District Tech Centers?

February 11, 2015 -- Progress Thailand We've seen several incredible projects headed by equally incredible teams of people working hard to solve real problems with real, tangible solutions. Everything from reducing the costs of and dependency on chemical fertilizers, to bringing electricity and cooking gas to Thailand's most remote regions, to developing cheap, open source tools for precision agriculture, is being worked on and spread across Thailand's 76 provinces.

Small Tech Centers could be established in districts across Thailand with a simple computer and Internet connection and perhaps basic presentation technology to help spread ideas being developed elsewhere in the country without requiring teams and specialists to waste time traveling to all 76 of Thailand's provinces. Eventually, these district experts will make their own breakthroughs, and knowledge will begin flowing both ways.
At least two projects have begun conducting "clinics" where trained professionals travel the country, assisting local communities in the use of technology to improve their lives. Dr. Prateep Verapattananirund has invited us to at least 2 events -- a talk in Chainat and a soil clinic in Saraburi -- to show us the work he and the network he works with are doing. By testing soil samples brought to the clinic for nutrient testing, farmers can finely tune their fertilizer use, usually reducing costs by as much as 50%. 

Proof of concept is no longer an issue. The next step is figuring out a way to spread this technique, as well as finding a way to continuously update and improve the process. Eventually, eliminating dependency on chemical fertilizers altogether may be a possibility, but only if knowledge, news, and techniques can be easily shared.



The team behind the solar/biogas grid in Pa Deng, Phetchaburi also travels the country extensively to share their knowledge and help communities either establish, improve, or repair their alternative energy infrastructure. The amount of time, energy, and resources spent traveling could be significantly reduced if there was an established network leveraging the latest in communication technology to bring their words and wisdom across the country at lightspeed.

And while some of the precision agriculture tools we've covered in the past are still in the developmental phase, when they go online, their adoption and proliferation will also face the same challenges.

Enter the District Tech Center 

We already discussed mobile precision agriculture services that could be set up in each district or even village, were otherwise expensive and technically complicated tools could not be afforded or used by individual farmers. The service provider, not unlike operators of large, expensive harvesting machines already common in rural Thailand, would collect fees in exchange for analyzing soil, mapping fields, setting up mobile weather stations, and automated, solar-powered agricultural equipment like irrigation pumps.

What if together with this service was a tech center -- a simple building (newly built or already existing) with little more than an Internet connection, a computer, and a meeting room where in addition to providing services for local farmers, service providers could connect with innovators and leaders in respective fields working to improve the tools these service providers use.

Conferences and consolations can be conducted online, allowing innovators to spend the majority of their time either innovating, or sharing their innovations rather than traveling. The creation of tech centers also encourages the creation of local innovation leaders and encourages a culture of problem solvers based on collaboration.

A central Bangkok-based forum would gather intellectual and technological resources to disseminate to provincial and district Tech Centers. Each Tech Center would include a core platform allowing it to communicate with others and Bangkok, and also include modules that are developed specifically for their surrounding communities.
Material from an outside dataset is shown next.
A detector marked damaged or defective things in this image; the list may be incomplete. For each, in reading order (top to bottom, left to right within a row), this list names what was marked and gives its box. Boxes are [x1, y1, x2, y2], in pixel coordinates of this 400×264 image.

The main feature of the tech center network is not necessarily the ordinary technology that connects it with others, but rather the actual people and purpose behind it.

For both "soil clinics" and "solar clinics," a next possible step could be establishing 2 or 3 district tech centers to demonstrate two important points. First, that a tech center providing services locally can be profitable, thus spurring others to voluntarily invest in and create additional centers. And second, to show the merits of connecting together a national network of practical technical problem solving. Soil and solar "sessions" conducted at a tech center in Saraburi, but broadcast from Phetchaburi or Bangkok, would be a good first "proof of concept."
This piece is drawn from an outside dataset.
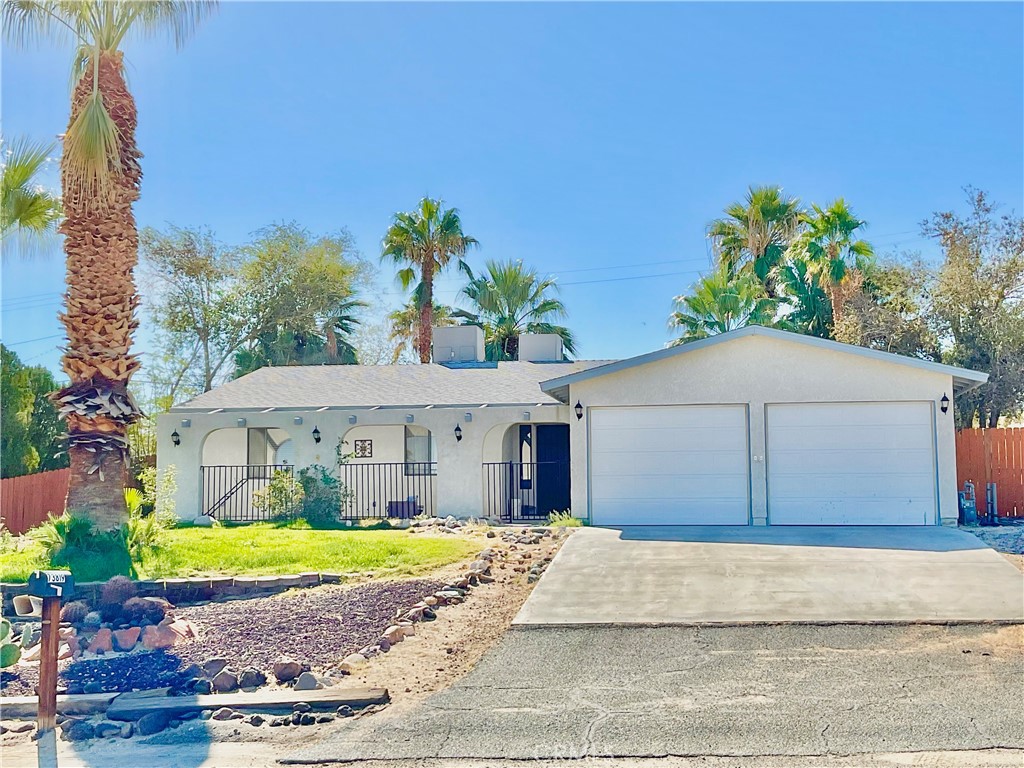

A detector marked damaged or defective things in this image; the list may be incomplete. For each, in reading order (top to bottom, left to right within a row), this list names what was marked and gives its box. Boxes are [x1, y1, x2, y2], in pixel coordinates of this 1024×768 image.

cracked pavement [280, 626, 1024, 765]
The diversity and flexibility of these tech centers as services and as an educational and communication hub will be key to their long-term survival and appeal to investors and institutions seeking to donate money toward real solutions.
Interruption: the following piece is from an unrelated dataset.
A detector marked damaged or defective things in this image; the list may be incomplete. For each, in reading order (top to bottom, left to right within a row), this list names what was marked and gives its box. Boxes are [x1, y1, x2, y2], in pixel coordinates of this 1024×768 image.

In the future, we may even imagine a Thai version of MIT's very successful "Fab Lab" network that is now an international network. Fab Labs are tech centers to the extreme, where local schools, designers, and engineers can work on projects using cutting edge personal manufacturing technology like CNC machining, laser cutters, and 3D printing. Virtually any idea to solve any given problem can be fabricated at a "Fab Lab."

District tech centers might evolve into a similar network, unlocking limitless possibilities for improving and enriching the lives of the communities they are built in.